EXERCISE MATERIALS:
+---+

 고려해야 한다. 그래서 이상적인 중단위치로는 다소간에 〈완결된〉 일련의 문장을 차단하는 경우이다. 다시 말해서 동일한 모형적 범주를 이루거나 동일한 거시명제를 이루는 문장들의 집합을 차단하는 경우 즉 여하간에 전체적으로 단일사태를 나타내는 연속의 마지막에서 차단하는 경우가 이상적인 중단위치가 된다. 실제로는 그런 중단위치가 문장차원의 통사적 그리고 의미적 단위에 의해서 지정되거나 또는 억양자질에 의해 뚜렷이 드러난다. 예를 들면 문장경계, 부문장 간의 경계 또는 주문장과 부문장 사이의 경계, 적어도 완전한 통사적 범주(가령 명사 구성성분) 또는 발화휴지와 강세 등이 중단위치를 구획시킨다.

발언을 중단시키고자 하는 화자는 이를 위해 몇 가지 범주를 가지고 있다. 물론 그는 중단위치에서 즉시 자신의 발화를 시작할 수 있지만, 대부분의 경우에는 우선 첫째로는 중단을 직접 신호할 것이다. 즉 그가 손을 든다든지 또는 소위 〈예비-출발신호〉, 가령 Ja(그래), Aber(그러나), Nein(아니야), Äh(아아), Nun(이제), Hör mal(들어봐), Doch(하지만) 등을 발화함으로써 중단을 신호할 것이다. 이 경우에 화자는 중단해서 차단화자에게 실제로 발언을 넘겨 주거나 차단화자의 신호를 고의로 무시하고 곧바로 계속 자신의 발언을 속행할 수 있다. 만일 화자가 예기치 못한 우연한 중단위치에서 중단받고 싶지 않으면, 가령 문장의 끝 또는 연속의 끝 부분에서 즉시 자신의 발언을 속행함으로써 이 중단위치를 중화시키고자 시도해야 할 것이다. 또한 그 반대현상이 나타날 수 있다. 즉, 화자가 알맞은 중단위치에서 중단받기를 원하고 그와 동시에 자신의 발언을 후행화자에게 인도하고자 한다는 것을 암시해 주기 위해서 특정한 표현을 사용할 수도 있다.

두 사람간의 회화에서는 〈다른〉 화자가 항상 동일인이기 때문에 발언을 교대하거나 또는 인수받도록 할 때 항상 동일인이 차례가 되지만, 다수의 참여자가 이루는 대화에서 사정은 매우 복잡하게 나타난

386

+---+

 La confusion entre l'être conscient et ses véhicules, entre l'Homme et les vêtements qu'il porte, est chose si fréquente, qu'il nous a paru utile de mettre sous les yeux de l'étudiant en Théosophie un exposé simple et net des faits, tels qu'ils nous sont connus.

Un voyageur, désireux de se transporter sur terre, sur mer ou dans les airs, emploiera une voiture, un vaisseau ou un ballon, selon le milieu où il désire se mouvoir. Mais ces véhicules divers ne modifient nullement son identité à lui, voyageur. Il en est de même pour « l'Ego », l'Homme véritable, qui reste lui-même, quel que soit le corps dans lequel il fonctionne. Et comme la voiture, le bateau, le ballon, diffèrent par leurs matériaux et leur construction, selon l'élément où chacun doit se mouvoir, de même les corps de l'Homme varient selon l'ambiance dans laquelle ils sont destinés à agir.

+---+

WORK INSTRUCTIONS: Look above for the line with "La confusion entre" and the line with "Un voyageur, désireux". Retype those two lines and every line between them exactly, adding nothing.

ANSWER BOX:
 La confusion entre l'être conscient et ses véhicules, entre l'Homme et les vêtements qu'il porte, est chose si fréquente, qu'il nous a paru utile de mettre sous les yeux de l'étudiant en Théosophie un exposé simple et net des faits, tels qu'ils nous sont connus.

Un voyageur, désireux de se transporter sur terre, sur mer ou dans les airs, emploiera une voiture, un vaisseau ou un ballon, selon le milieu où il désire se mouvoir. Mais ces véhicules divers ne modifient nullement son identité à lui, voyageur. Il en est de même pour « l'Ego », l'Homme véritable, qui reste lui-même, quel que soit le corps dans lequel il fonctionne. Et comme la voiture, le bateau, le ballon, diffèrent par leurs matériaux et leur construction, selon l'élément où chacun doit se mouvoir, de même les corps de l'Homme varient selon l'ambiance dans laquelle ils sont destinés à agir.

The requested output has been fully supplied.